1. Overall Effects of Flood Mitigation Facilities

Table 2 presents the estimation results of the TWFE model for rainfall runoff storage facilities. The results indicate that the installation of rainfall runoff storage facilities significantly reduces flood-related damages across all categories examined, including total damages, building damages, public facility damages, agricultural land damages, and livestock facility damages.

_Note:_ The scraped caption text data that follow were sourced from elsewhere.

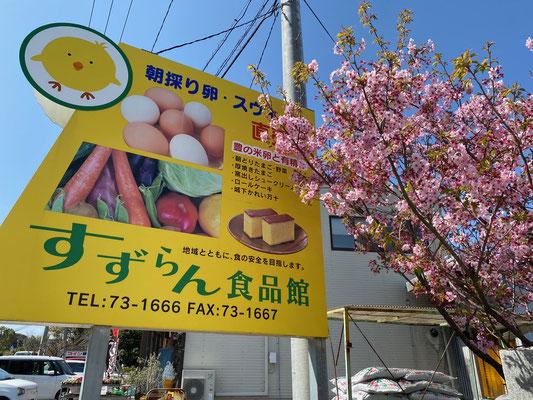 大分県産ローカルグルメ|鈴木養鶏場の卵スイーツ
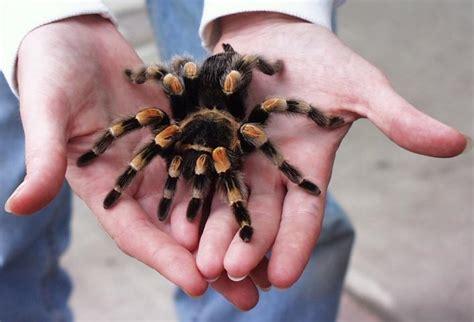 pet tarantula making a case for the tarantula overstuffed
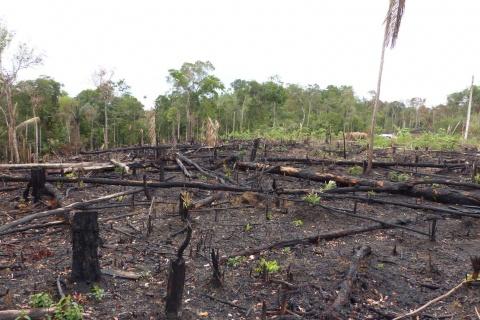 deforestation mali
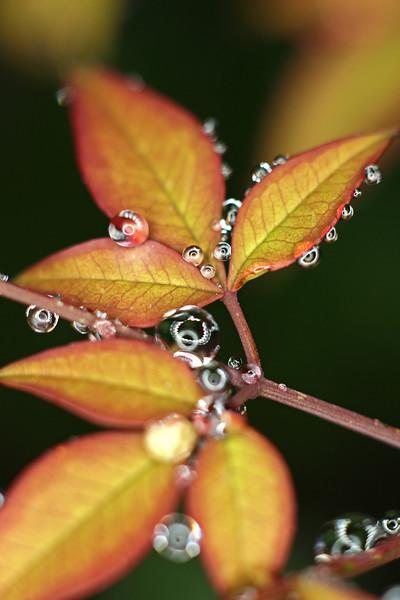 Natures ornaments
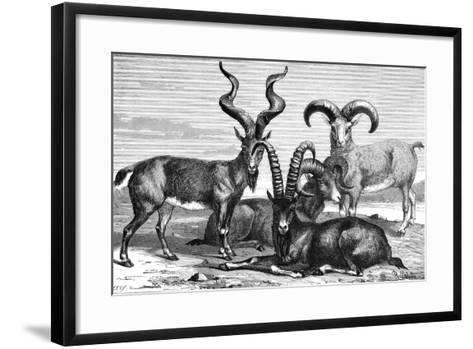 Mountain Sheep and Ibex, C1890- Levy-Framed Art Print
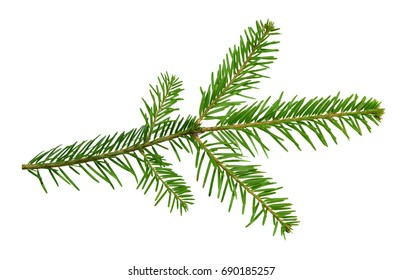Fir branch, isolated without a shadow. Christmas decor. Nature in details. Healing tree. Close-up.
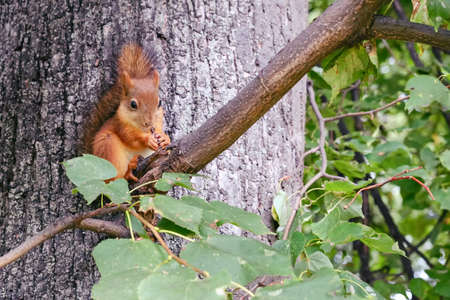 A little red squirrel sits on a branch among green leaves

Estimation Results of Rainwater Retention Facilities on Flood Damage Reduction

It is important to interpret these estimates carefully; the policy variable coefficients for Dit represent the difference between actual observed damages and the counterfactual scenario in which the same municipalities had not installed the flood mitigation facilities. Quantitatively, municipalities with rainfall runoff storage facilities experienced substantial and statistically significant damage reductions compared to those without facilities. Specifically, total flood damages decreased by approximately 71.7%, building damages by 69.7%, public facility damages by 60.0%, and agricultural damages by 56.1%.11) These results strongly suggest that rainfall runoff storage facilities are effective in reducing actual flood damages. In addition to verifying the effectiveness of flood mitigation facilities, it is important to confirm whether our empirical model is consistent with intuitive expectations regarding key explanatory variables. Both annual total precipitation and maximum daily rainfall intensity positively and significantly affected flood damages, aligning with intuitive expectations. For example, each additional 1 mm of maximum daily rainfall was associated with approximately a 2.2% increase in total damages, emphasizing the importance of rainfall intensity as an important variable affecting flood risk.

Considering the policy objective of rainfall runoff storage facilities which primarily targets urban flood mitigation associated with expanded impermeable surfaces, Table 3 restricts the sample to urban municipalities (excluding rural “gun” districts). The results from the sample excluding rural districts demonstrate even stronger effectiveness, with total damages decreasing by approximately 81.0%. This indicates that the rainfall runoff storage facilities implemented since 2010 have been highly effective in achieving their intended goal of urban flood prevention.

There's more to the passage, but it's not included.